As for Muslim stupidity — it is a subset of human stupidity. The same Europeans that almost wept at not being able to place cartoon bombs in Muhammad's turban, do not raise a peep when Spanish police raid newspapers blocking the publication of cartoons that depict their monarchs having sex. Human stupidity cannot be "reformed" or "resisted" or "counter-jihaded." Has not our own Darwin awards, which salutes the most absurd act of death, shown us this?
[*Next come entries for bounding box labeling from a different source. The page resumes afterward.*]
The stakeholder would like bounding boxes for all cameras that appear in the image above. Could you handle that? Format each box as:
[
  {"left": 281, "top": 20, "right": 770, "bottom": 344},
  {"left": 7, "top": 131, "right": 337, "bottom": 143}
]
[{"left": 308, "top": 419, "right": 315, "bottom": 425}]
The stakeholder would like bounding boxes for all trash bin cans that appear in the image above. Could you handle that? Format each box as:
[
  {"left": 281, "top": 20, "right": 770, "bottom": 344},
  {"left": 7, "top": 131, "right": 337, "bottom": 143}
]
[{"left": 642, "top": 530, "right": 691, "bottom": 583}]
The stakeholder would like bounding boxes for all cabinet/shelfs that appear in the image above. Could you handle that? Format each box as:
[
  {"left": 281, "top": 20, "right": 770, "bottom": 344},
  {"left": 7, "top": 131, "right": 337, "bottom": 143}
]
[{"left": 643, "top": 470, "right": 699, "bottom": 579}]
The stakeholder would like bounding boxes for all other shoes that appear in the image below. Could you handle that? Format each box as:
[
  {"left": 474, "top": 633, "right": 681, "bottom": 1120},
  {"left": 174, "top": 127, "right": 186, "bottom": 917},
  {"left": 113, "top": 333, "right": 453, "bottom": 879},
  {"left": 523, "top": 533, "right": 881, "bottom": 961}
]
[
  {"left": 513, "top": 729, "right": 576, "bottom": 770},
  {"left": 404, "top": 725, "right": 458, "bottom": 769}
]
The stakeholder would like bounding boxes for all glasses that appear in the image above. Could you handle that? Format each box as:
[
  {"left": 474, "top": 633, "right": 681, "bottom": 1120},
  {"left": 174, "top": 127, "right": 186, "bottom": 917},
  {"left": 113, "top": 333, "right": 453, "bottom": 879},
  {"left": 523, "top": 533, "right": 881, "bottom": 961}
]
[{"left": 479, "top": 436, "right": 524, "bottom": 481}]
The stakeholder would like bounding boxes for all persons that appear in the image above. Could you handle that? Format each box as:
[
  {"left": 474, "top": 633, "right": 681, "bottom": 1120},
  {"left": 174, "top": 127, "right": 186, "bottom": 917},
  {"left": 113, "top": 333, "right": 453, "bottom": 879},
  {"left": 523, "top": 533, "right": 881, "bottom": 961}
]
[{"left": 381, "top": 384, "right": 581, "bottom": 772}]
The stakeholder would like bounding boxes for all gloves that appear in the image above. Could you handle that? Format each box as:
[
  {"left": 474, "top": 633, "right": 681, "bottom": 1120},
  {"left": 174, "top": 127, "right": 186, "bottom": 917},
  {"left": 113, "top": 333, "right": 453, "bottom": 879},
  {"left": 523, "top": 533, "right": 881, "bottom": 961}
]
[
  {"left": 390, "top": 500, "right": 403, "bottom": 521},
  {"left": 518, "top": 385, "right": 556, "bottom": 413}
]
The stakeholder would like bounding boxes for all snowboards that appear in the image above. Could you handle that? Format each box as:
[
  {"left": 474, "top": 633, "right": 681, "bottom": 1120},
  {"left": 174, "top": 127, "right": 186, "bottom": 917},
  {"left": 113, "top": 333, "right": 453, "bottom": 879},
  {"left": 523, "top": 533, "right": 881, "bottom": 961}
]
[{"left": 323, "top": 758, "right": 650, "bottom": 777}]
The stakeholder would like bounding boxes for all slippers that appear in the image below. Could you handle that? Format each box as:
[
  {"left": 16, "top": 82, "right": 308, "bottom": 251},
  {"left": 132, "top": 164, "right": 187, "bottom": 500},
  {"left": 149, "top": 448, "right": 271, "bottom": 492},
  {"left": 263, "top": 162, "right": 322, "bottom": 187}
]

The worst of stupidity can be criminalized, and the mildest of it can be laughed at. What should not be allowed to happen is for it to create a culture of prejudice and superiority which distracts from the real task at hand: creating conditions for maximizing human liberty.
Today, we are in dire need of going back to our philosophic roots. We are Aristotle's children, and he is relevant to us because he exceeded all others in creating distinctions (not conflating them). Wittgenstein, the greatest of the 20th century philosophers, showed to us not just that words matter, but that language itself is woven into the fabric of our lives. The discussion about Islam consists of independent atomic facts — states of affairs — out of which larger facts are built. It is true that these facts, articulated in propositions, books, media, polemics, are connected to the larger issue that we call Islam. However, we cannot meaningfully operate, analyze or discuss those issues which we do not know how to evaluate atomistically. A jihadist is not the same as an islamist; a conservative islamist is not the same as a liberal Muslim; Qutb gives tools to kill but if you ask Wadud he also gives tools to do away with patriarchy; some American actions directly increase the power of conservative islamists; a domestic terrorist is not necessarily motivated by the same intentions as a foreign terrorist; a secular solution is only better if it increases freedom; there can be a fundamentalist that is more peaceful than a self-styled liberal; an individual acting alone tells us nothing about the worldview of "the Muslim."
Words matter. They must be used effectively. The failure to use language creates a cacophony which is the equivalent of silence — and the world today requires that we cease our blubbering and articulate ourselves better.